Fascinating. The origin of life is one of the handful of scientific mysteries we have left. It’s great to see mankind discovering so much information about our origins. To think that a century ago electricity was a novelty!
Any creationists care to jump in and comment that this is all bunk, and that the true story of how we got here is contained in a 3,000 year old book of Middle Eastern mythology?
What, IYO, are the others? I was going to list a few, but it seems like there’s always been a limited list of the really, really deep questions:
How did the universe begin?
What is life? (Answered in enough detail to satisfy philosophers, although I imagine big surprises are ahead in terms of the details of gene regulation in metazoans. The creation of artificial life is, IMO, one of the big research projects we should be working on now. There are even sound commercial/industrial reasons to create life from nonliving components!)
Theory of Everything, which we’ve arguably been working on ever since we were old enough to ask questions.
What causes consciousness? The current status of this is the opposite of #2. The core question is a complete puzzle, but many intriguing details have been revealed to us.
How did life originate? We’ve made radical progress in the last couple of decades. As with developmental biology, at least we now know what questions to ask!
Are we alone in the universe?
Can you name some more?
I should also point out that some of the deep questions didn’t occur to us until we were ready to ask them. Think of the implications of Godel’s Theorem, for example.
You know, I have a distinct memory of myself as a little kid, about 5 years old, talking to my friends about the year 2001 as we were marched from school building A to school building B. We were calculating how old we would be in 2001. While we don’t have manned missions to Jupiter, let me summarize my past week:
Read 3 papers on the origin of life.
Read a brief article in Nature on plans for various new neutrino observatories. Can you believe it? Neutrino observatories! When I was a kid, I thought radio telescopes were hot stuff!
Got copies of some genetic “software” from a collaborator, and did minor rewriting of it. (To be precise, I designed some primers for site-directed mutagenesis of some plasmids.)
Within the last couple of months I did work which required the use of antimatter (positrons, to be exact.)
Opus, all the scientists proved is that they can create life themselves by mixing RNA’s. They have not proven that RNA’s can mix totally by themselves to create life, without any minor or major tweaking from an outside source.
Actually, capacitor, you’ve gotten it more or less completely wrong. The scientists haven’t created life, and they haven’t even claimed that they did. What they have done is to come a step closer to demonstrating that an RNA molecule or an assemblage of RNA molecules can have the property of self-replication.

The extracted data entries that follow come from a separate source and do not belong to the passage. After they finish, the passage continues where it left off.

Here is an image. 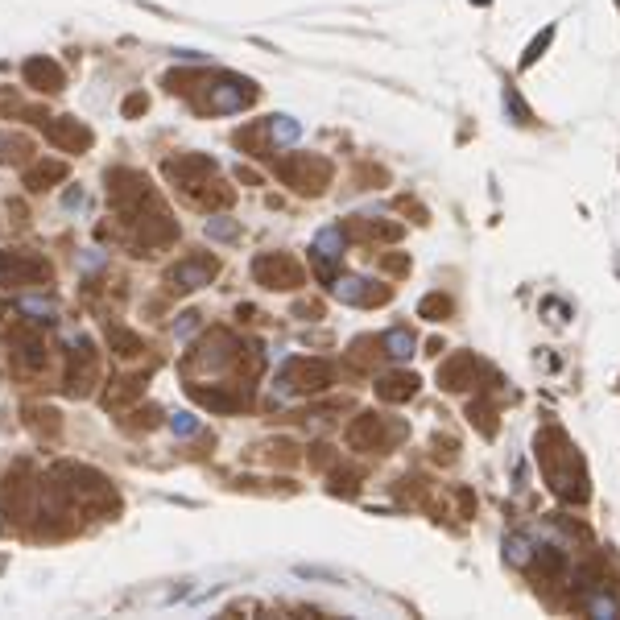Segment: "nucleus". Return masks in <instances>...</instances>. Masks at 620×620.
<instances>
[{
	"label": "nucleus",
	"instance_id": "1",
	"mask_svg": "<svg viewBox=\"0 0 620 620\" xmlns=\"http://www.w3.org/2000/svg\"><path fill=\"white\" fill-rule=\"evenodd\" d=\"M563 455L554 459V451H546V447H538V459L546 463V480H550V488L563 496V501H587V476H583V463H579V455L571 451V443L563 439V447H558Z\"/></svg>",
	"mask_w": 620,
	"mask_h": 620
},
{
	"label": "nucleus",
	"instance_id": "2",
	"mask_svg": "<svg viewBox=\"0 0 620 620\" xmlns=\"http://www.w3.org/2000/svg\"><path fill=\"white\" fill-rule=\"evenodd\" d=\"M277 178L286 186H294L298 195H319L331 182V162L310 158V153H286V158L277 162Z\"/></svg>",
	"mask_w": 620,
	"mask_h": 620
},
{
	"label": "nucleus",
	"instance_id": "3",
	"mask_svg": "<svg viewBox=\"0 0 620 620\" xmlns=\"http://www.w3.org/2000/svg\"><path fill=\"white\" fill-rule=\"evenodd\" d=\"M335 381L331 360H290L277 377V389L282 393H323Z\"/></svg>",
	"mask_w": 620,
	"mask_h": 620
},
{
	"label": "nucleus",
	"instance_id": "4",
	"mask_svg": "<svg viewBox=\"0 0 620 620\" xmlns=\"http://www.w3.org/2000/svg\"><path fill=\"white\" fill-rule=\"evenodd\" d=\"M50 282V265L34 253H0V286L13 290V286H42Z\"/></svg>",
	"mask_w": 620,
	"mask_h": 620
},
{
	"label": "nucleus",
	"instance_id": "5",
	"mask_svg": "<svg viewBox=\"0 0 620 620\" xmlns=\"http://www.w3.org/2000/svg\"><path fill=\"white\" fill-rule=\"evenodd\" d=\"M253 277L265 290H298L302 286V265L286 253H261L253 261Z\"/></svg>",
	"mask_w": 620,
	"mask_h": 620
},
{
	"label": "nucleus",
	"instance_id": "6",
	"mask_svg": "<svg viewBox=\"0 0 620 620\" xmlns=\"http://www.w3.org/2000/svg\"><path fill=\"white\" fill-rule=\"evenodd\" d=\"M253 100H257V87L248 83V79L220 75V79L207 83V108L211 112H244Z\"/></svg>",
	"mask_w": 620,
	"mask_h": 620
},
{
	"label": "nucleus",
	"instance_id": "7",
	"mask_svg": "<svg viewBox=\"0 0 620 620\" xmlns=\"http://www.w3.org/2000/svg\"><path fill=\"white\" fill-rule=\"evenodd\" d=\"M166 174L186 186V191H199V186H207V178L215 174V162L203 158V153H178V158L166 162Z\"/></svg>",
	"mask_w": 620,
	"mask_h": 620
},
{
	"label": "nucleus",
	"instance_id": "8",
	"mask_svg": "<svg viewBox=\"0 0 620 620\" xmlns=\"http://www.w3.org/2000/svg\"><path fill=\"white\" fill-rule=\"evenodd\" d=\"M211 277H215V261L211 257H186L170 269V286L178 294H195L203 286H211Z\"/></svg>",
	"mask_w": 620,
	"mask_h": 620
},
{
	"label": "nucleus",
	"instance_id": "9",
	"mask_svg": "<svg viewBox=\"0 0 620 620\" xmlns=\"http://www.w3.org/2000/svg\"><path fill=\"white\" fill-rule=\"evenodd\" d=\"M46 141H50L54 149L79 153V149H87L96 137H91V129H87V124H79L75 116H54V120L46 124Z\"/></svg>",
	"mask_w": 620,
	"mask_h": 620
},
{
	"label": "nucleus",
	"instance_id": "10",
	"mask_svg": "<svg viewBox=\"0 0 620 620\" xmlns=\"http://www.w3.org/2000/svg\"><path fill=\"white\" fill-rule=\"evenodd\" d=\"M397 434H401V430H389V434H385V422H381L377 414H364V418H356V426L348 430V443H352V447H377V451H381L385 443L397 439Z\"/></svg>",
	"mask_w": 620,
	"mask_h": 620
},
{
	"label": "nucleus",
	"instance_id": "11",
	"mask_svg": "<svg viewBox=\"0 0 620 620\" xmlns=\"http://www.w3.org/2000/svg\"><path fill=\"white\" fill-rule=\"evenodd\" d=\"M25 83L38 87V91H62V83H67V75H62V67L54 58H29L25 62Z\"/></svg>",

I find your misstatement interesting, though. It used to be that most people maintained that only God can create life, period. Now it seems to have generally been downgraded to the claim that intelligence, human or divine, is needed to create life.
Ben, I did not say that they can do it now. The structures needed to sustain life as we know it are very complex even on the microscopic scale. But they admit that with a little tweaking, they can make a self-replicating enzyme. That is the first basis of life, making more of oneself.
Besides, I don’t think God has exclusive domain in creating life on Earth. After all, he did command us to “be fruitful and multiply”.
Why the quotes around the word life? You do realize we’re talking about biological entities here, don’t you? We’re not discussing how God created souls or spirits. (Libertarian believes that atoms aren’t alive, only souls (or spirits) are.)
Incidentally, why do creationists find it so impossibly hard to understand SELEX? I tried to explain it at the Pizza Parlor, only to have ghoti launch an all-out attack on it in which he completely misunderstood virtually everything, even after I corrected him several times. After arguing at length that SELEX was impossible, he finally triumphantly declared that the success of SELEX was exactly the sort of thing you’d predict if Intelligent Design were true. And it wasn’t just him- all the other creationists (mythbuster, for example) had no understanding of my explanation at all, while the few evolutionists present found it trivially easy to understand.